Sembrava l'Europa dei tempi migliori, con la voglia di fare e fare presto, quella come per incanto resuscitata ieri per qualche ora nell'emiciclo di Strasburgo. Nel suo discorso, il primo, sullo stato dell'Unione il presidente della Commissione Ue, Jean-Claude Juncker, non si è nascosto dietro la retorica del tutto va bene. Con linguaggio diretto, anche ruvido, ha dato invece una strigliata all'Europa riluttante. Senza risparmiare nessuno, men che meno i governi.
È finito il tempo del business as usual, non c'è abbastanza Europa nell'Unione né abbastanza unione dentro l'Unione, dobbiamo cambiare e farlo adesso, ha esordito. Poi sono arrivati i fendenti all'ignavia europea, alle false paure, alla solidarietà troppo aerea, al coraggio politico perduto. I problemi da risolvere sono tanti e difficili ma non si possono più rimandare.
«Siamo stati quasi tutti rifugiati, in fuga da persecuzioni politiche e religiose, da guerre, dittature e oppressioni. Noi europei dovremmo ricordarlo e mai dimenticare l'importanza di dare rifugio e rispettare il diritto fondamentale all'asilo». L'Europa non può rispondere con mezze misure alla maggior sfida strutturale che le sta di fronte.
Alla ripartizione immediata e obbligatoria di 160mila profughi, che i ministri degli Interni Ue sono chiamati ad approvare lunedì, il piano Juncker aggiunge per il futuro la proposta di quote obbligatorie di riallocazione permanente, accompagnate dalla crescente convergenza delle politiche nazionali di sostegno, integrazione e inclusione, con possibilità di lavorare per i rifugiati in attesa di asilo. Di più. Deciso rafforzamento di Frontex a protezione delle frontiere esterne, una politica estera più comune e assertiva, offensiva diplomatica per affrontare le crisi in Siria e Libia, un fondo da 1,8 miliardi per stabilizzare le aree più critiche in Africa.
L'europarlamento ha applaudito a scena aperta. Il dissenso c'è stato ma minoritario. Come tra i governi. Ormai sull'ultima ridotta resistono soltanto Polonia, Repubblica Ceca, Slovacchia e Ungheria, che non fanno minoranza di blocco.
Con la Germania della Merkel che sponsorizza apertamente la svolta alla Juncker e gli altri grandi che l'appoggiano, Francia, Italia e Spagna, quasi certamente questa volta l'Europa tirerà diritto con la legge della maggioranza. I dissidenti saranno costretti a prenderne atto. È già accaduto del resto a inglesi e cechi quando posero il veto alla nomina di Juncker ma furono semplicemente marginalizzati.
Nell'Europa dei grandi numeri, sempre più intergovernativa e sempre meno comunitaria, la scorciatoia del decisionismo maggioritario e selettivo, a scapito della vecchia abitudine al consenso, cioè alla tutela del “sacro diritto alla sovranità nazionale”, promette di diventare il metodo di governance prevalente. Soprattutto quando l'urgenza di agire preme o efficienza e credibilità dell'Unione lo impongono.
Non a caso ieri, ripercorrendo la propria personale e durissima battaglia contro Grexit e i suoi paladini, Juncker ha ricordato ai greci che, qualora non rispettassero gli impegni presi, non avrebbero un'altra occasione: «La reazione dell'eurozona potrebbe essere diversa».

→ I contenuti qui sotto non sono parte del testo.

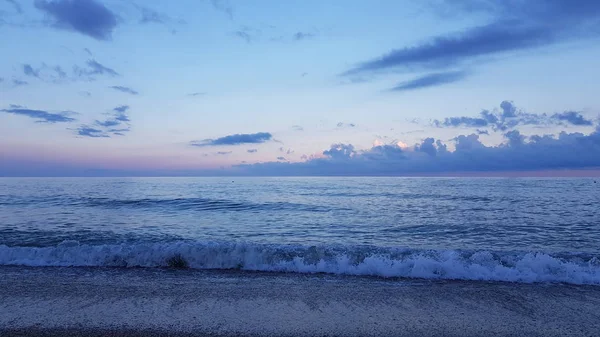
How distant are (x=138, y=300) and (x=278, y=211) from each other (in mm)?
21724

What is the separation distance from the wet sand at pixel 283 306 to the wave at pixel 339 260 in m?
0.84

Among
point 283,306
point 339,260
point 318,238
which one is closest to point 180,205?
point 318,238

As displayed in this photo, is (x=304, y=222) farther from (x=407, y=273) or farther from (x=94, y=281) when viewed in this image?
(x=94, y=281)

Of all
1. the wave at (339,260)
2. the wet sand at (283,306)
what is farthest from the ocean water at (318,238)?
the wet sand at (283,306)

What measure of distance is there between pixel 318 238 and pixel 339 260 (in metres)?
6.56

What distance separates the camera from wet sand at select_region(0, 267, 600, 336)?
21.4 ft

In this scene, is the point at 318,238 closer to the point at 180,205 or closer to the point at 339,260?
the point at 339,260

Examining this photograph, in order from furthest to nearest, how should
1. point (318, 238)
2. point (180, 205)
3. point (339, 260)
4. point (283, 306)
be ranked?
point (180, 205) → point (318, 238) → point (339, 260) → point (283, 306)

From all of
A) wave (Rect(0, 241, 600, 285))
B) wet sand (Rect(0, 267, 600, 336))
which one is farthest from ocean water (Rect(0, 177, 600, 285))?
wet sand (Rect(0, 267, 600, 336))

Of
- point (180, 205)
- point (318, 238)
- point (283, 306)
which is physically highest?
point (283, 306)

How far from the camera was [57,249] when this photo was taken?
1305 cm

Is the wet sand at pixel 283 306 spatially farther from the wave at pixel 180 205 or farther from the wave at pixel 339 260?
the wave at pixel 180 205

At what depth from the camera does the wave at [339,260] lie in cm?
1080

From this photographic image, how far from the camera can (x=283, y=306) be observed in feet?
25.3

Il decisionismo anche a colpi di geometrie variabili è ormai in agguato un po' dovunque: nell'ennesimo rinegoziato con la Gran Bretagna (e probabili proseliti) come nella corsa alla rigenerazione del progetto europeo. Qui le ambizioni di Juncker sono alte: governo economico dell'eurozona, con una garanzia comune sui depositi bancari attraverso un sistema europeo di riassicurazione, Tesoro europeo, un vero mercato unico del lavoro con uno zoccolo di diritti sociali riconosciuti a livello continentale e proposte Ue imminenti.

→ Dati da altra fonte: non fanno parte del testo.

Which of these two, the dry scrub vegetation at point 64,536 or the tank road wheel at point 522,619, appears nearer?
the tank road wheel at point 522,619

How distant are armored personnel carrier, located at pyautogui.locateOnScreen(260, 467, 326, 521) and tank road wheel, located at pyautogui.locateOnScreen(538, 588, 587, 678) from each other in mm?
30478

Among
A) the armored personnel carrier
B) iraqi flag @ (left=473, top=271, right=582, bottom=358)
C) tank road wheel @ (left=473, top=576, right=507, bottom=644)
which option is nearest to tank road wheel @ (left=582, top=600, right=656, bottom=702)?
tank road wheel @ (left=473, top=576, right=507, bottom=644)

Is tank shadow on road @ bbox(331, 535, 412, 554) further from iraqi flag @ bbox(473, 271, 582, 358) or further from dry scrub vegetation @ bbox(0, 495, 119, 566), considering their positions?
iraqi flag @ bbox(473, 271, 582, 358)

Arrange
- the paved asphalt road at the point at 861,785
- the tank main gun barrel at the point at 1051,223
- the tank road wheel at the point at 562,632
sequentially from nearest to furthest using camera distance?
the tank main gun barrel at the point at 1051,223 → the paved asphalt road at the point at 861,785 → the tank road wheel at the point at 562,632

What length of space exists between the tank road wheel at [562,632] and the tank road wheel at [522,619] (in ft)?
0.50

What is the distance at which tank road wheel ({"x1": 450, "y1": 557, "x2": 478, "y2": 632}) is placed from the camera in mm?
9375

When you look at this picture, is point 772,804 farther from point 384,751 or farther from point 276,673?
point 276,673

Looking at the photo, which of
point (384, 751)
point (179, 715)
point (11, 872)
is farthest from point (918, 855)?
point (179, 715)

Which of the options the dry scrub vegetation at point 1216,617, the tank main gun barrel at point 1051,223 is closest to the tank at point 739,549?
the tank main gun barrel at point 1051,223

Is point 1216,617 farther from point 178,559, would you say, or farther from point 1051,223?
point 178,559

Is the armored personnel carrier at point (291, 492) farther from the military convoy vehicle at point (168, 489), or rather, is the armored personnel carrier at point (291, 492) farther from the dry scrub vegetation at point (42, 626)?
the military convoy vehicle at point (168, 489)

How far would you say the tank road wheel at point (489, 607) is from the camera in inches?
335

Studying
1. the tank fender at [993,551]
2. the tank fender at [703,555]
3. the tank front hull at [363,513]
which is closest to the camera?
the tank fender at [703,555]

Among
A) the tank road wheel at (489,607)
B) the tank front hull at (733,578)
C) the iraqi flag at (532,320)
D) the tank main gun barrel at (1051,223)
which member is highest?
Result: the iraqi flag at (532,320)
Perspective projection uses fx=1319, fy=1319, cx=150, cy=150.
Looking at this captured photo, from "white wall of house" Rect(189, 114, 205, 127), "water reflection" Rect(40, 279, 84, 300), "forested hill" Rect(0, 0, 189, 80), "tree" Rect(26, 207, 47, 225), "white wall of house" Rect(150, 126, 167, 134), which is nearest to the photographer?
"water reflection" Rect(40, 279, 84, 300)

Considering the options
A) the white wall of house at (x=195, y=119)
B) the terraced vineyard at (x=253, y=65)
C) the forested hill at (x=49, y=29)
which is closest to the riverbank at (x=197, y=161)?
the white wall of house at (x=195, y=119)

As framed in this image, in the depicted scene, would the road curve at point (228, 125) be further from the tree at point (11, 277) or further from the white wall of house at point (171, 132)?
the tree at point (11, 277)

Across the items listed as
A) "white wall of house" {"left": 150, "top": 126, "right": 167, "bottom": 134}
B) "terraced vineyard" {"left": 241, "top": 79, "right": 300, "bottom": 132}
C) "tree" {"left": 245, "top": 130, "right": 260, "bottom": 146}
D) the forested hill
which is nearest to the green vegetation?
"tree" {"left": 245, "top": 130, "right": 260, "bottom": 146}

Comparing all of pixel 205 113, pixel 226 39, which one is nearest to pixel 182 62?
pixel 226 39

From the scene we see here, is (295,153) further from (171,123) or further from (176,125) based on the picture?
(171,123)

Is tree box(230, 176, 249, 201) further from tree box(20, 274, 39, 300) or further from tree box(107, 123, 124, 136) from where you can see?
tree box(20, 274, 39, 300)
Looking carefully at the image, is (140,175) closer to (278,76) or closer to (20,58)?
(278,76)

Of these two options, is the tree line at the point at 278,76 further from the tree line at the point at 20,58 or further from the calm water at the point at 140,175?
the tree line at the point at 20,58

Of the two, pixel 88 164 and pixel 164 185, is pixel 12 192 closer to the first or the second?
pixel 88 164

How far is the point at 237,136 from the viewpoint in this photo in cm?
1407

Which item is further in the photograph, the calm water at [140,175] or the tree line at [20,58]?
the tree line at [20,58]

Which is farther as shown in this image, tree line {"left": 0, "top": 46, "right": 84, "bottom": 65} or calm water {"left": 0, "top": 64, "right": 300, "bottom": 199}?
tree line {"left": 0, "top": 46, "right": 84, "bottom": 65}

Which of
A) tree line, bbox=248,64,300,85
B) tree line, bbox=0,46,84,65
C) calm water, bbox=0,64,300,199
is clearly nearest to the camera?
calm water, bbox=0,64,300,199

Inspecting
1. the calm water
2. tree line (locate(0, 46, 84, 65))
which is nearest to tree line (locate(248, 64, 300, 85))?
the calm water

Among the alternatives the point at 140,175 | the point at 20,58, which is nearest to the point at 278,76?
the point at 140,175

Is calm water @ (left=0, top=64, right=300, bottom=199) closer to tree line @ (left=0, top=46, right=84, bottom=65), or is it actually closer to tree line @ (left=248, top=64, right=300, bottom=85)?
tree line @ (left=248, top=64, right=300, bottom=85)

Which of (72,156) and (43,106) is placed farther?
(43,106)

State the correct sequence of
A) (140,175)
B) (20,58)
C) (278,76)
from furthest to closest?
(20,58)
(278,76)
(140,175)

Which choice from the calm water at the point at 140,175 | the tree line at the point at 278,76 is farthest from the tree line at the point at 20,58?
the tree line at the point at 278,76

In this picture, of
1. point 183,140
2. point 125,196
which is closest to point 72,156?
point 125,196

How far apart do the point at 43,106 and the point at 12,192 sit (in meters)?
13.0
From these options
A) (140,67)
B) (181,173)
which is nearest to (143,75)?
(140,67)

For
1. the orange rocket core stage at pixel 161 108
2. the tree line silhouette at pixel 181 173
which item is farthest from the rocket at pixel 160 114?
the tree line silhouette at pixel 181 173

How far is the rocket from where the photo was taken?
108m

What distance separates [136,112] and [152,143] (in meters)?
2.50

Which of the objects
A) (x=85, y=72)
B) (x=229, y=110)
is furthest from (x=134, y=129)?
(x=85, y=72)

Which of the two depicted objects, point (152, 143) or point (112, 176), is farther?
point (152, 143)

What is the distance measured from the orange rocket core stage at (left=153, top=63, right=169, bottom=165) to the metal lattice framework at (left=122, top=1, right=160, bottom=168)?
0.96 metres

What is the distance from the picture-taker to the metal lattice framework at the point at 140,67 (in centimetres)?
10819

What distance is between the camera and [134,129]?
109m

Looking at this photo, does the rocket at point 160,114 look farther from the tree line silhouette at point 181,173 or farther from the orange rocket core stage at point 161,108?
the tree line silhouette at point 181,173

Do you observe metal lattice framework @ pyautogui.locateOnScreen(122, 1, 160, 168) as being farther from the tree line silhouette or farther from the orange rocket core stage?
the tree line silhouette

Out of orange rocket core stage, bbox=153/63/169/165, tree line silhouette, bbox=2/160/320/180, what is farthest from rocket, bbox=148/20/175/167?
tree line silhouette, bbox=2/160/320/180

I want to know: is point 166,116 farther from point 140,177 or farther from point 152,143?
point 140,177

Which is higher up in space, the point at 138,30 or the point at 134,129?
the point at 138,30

Sembra paradossale che l'Europa possa rafforzarsi solo dividendosi. In passato però è già successo con l'euro e Schengen nell'epoca aurea dell'integrazione, ai tempi di Delors. La via delle fratture “virtuose” per uscire dalla ragnatela dei dissensi multipli potrebbe rivelarsi l'unica oggi praticabile per far ripartire l'Unione. Ammesso che si ritrovi davvero la volontà politica. E ammesso che, come ha avvertito Juncker, «esaurita la mobilitazione di opinione pubblica e governi scatenata dalla foto di un bambino annegato, non si ripiombi nella nostra solita mediocrità».